Véronique Raissa est une chimiste camerounaise de 32 ans, mère de deux enfants. Elle s’installe dans la ville d'Agadez en 2019. Quelques mois plus tard, elle monte une savonnerie locale avec son frère aîné Jean-Marc Joël, dans le quartier de l'aéroport de la ville d'Agadez.

Le salon dans leur maison de trois pièces qu'ils partagent est transformé en laboratoire. Des seaux gradués, des fûts de 100 litres, des spatules en plastique, une balance et un rouleau en plastique sont posés sur le sol. Dans cet atelier, Véronique fabrique de l'eau de javel, du savon liquide et du vinaigre.

Cette entreprise locale de savon est née lorsque Véronique s'est retrouvée bloquée à Agadez après un voyage migratoire périlleux.

« Je suis arrivée à Agadez il y a trois ans. J'étais en Algérie et j'essayais de rejoindre mon grand frère Joël qui était alors au Maroc. Mais, le projet migratoire ayant échoué, je me suis retrouvée ici. Je ne pouvais pas rentrer au Cameroun car j'avais tout vendu et je ne pouvais pas rentrer les mains vides. Je suis donc restée à Agadez, » explique Véronique.

À Agadez, Véronique remarque que les produits ménagers tels que le savon liquide et l'eau de Javel étaient importés. Elle relève donc le défi de fabriquer ces produits ménagers localement.

« J'ai parlé de ce projet à mon frère Joël, et il a pensé que c'était une idée brillante et que cette activité pourrait nous rendre riches. C'était une si bonne idée qu'il a décidé de quitter le Maroc pour me rejoindre à Agadez et me soutenir dans la mise en œuvre de ce projet, » ajoute Véronique.

Cependant, la fratrie ne dispose pas des ressources financières et matérielles pour démarrer cette activité.

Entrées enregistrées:
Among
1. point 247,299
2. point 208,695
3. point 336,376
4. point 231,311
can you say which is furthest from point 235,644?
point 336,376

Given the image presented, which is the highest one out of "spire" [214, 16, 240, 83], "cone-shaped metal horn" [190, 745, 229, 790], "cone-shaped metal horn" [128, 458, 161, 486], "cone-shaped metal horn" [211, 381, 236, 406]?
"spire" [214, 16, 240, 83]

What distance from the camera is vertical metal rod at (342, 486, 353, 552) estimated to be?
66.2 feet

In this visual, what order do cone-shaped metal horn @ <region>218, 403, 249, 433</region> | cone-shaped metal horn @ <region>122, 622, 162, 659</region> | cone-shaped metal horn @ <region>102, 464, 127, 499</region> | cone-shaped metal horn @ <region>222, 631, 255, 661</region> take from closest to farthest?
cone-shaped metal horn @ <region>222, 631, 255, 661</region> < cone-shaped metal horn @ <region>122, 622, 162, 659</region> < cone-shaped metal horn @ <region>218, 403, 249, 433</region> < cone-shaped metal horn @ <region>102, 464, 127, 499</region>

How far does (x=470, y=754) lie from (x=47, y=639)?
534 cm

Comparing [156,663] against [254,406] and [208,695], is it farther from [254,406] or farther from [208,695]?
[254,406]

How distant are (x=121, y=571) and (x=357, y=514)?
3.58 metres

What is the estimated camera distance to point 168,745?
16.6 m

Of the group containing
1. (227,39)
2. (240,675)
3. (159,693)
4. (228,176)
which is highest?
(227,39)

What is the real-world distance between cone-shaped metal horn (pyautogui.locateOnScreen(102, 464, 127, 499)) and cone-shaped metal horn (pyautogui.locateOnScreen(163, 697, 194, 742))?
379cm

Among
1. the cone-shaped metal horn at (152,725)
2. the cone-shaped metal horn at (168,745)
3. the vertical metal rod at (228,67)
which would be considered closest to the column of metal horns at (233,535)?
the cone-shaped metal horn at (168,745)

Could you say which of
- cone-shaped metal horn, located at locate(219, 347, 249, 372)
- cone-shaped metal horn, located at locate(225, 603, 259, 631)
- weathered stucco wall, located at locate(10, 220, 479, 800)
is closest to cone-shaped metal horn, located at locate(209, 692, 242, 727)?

◆ **Consigne**:
D'après l'extrait retenu, expliquez pourquoi Véronique n'est pas rentrée au Cameroun après l'échec de son projet migratoire.

◆ **Réponse attendue**:
Elle avait tout vendu et ne pouvait pas rentrer au Cameroun les mains vides. Elle est donc restée à Agadez.